Task requirements |
Please carry on the first-person account of political activism below, starting right after its last sentence, which ends with "in the course of the election cycle".

Two years later, I was married and living in Boston where I joined the youth group of the Spartacist League, a Trotskyist offshoot of the Socialist Workers Party. Although I left the organization after a few years it would be decades before I felt any real passion to return to any form of political activism.
I was involved briefly with the effort to establish a US Labor Party in the late 1990’s after moving to Olympia in 1997. But that fizzled out. Then in 2000 I helped form the local Green Party (GP) to get behind the Nader campaign. I stayed in the Green Party for 8 years but left demoralized and without hope in 2008 after the state GP coordinating council voted to dissolve the party for a year. As the saying goes: “It’s not easy being Green.”
Then came the Justice Party and the campaign of Rocky Anderson in 2012. That was another misguided and failed effort and left me rudderless politically.
So it was 2016 when I got the spark back so to speak and joined the local Bernie movement.
It was then that I was encouraged to join the ‘Blue Hole’, the local Democratic Party. I was apprehensive but joined, then became a Precinct Committee Officer (PCO) and attended all the main meetings thru the primary: the precinct caucus, the legislative disctrict caucus (LD), the county convention, the congressional district caucus (CD) and finally the state party convention in June.
I started working my precinct for Bernie and coordinated 9 other precincts near where I lived in Lacey. I was elected to be a Bernie delegate at the LD caucus at the county convention. Following the state party convention I went with my friend Jeff to Philly for the Democratic National Convention joining the protests and rallies on the outside in union with the Bernie delegates on the inside.
When Bernie endorsed Hillary on July 12th, two weeks before what everyone thought would be a ‘contested convention’ that action felt like a betrayal to the vast numbers of Bernie supporters and the Bernie delegates booed him en masse at the convention when he tried to sell them the bill of goods.
I had joined the ‘Bernie or Bust’ group online which numbered in the ten’s of thousands and that movement did an immediate turn either in the direction of the Green Party’s candidate, Dr. Jill Stein, or the write in Bernie campaign. I went from a few dozen to 5000 friends on Facebook in the course of the election cycle.

Data block |
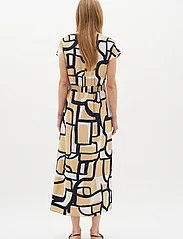 InWear - HecanteIW Dress - maxi kjoler - sculpture collage - 3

Answer for the task |
Jill Stein had offered Bernie to be at the top of the GP ticket but he never responded to her offer. In many minds that would have been a historic race against Hillary and Trump and the beginning of an enlarged independent progressive party and movement.
Many argued that Bernie or his family had been threatened before the Philly convention to endorse Hillary or else but the truth was that he had promised the DP establishment he would support the winning candidate if he didn’t win the primary. He did so because he didn’t want to have a Trump victory as his legacy so he was playing it safe. He urged all his remaining supporters to continue to work inside the Democratic Party to transform it into a progressive party free from the corporate donors that had come to define most establishment politicians whose policies increasingly bent towards the donors lobbyists.
Unfortunately for the Bernie movement, Bernie’s endorsement of Hillary and subsequent ‘sheepdogging’ for the Democratic nominee deflated his movement to a large degree, loosing millions who had believed in him up to that point.
Meanwhile, those who followed Bernie’s lead and stayed in the DP fold have been organizing to take over the party and have succeeded to a certain extent—nobody knows for sure how much yet. In Thurston County, the ‘Berniecrats’ have taken over the party and been elected to all the offices in the party from the top (chair) down, including the state committee man/woman.
They achieved this by the diligent work of several highly competent progressive individuals with a history in the Democratic Party. They managed to recruit Bernie supporters to become a super majority of PCO’s in the 282 precincts in Thurston County. The PCO’s, along with paid members, get to vote on party officers and policies. In short, the Berniecrats have taken over the Thurston Democratic Party as of December 2016.
But on the other side of political power, that of elected officials, there is as yet not one true Berniecrat in a local county or state office, although several jumped in to run for office after the Bernie’s primary bid ended.
And of all the elected or appointed Democratic Party electeds at all levels, only a small percentage backed Sanders in the primary. And almost all of those voted for Hillary over Trump in the general election for fear of a Trump victory.
Meanwhile, following the shocking presidential election results, Jill Stein led an effort for the recount in three states that Hillary had lost by razor thin margins and raised nearly $7 million, mostly from Hillary supporters, which was several times the amount she had raised during her entire campaign.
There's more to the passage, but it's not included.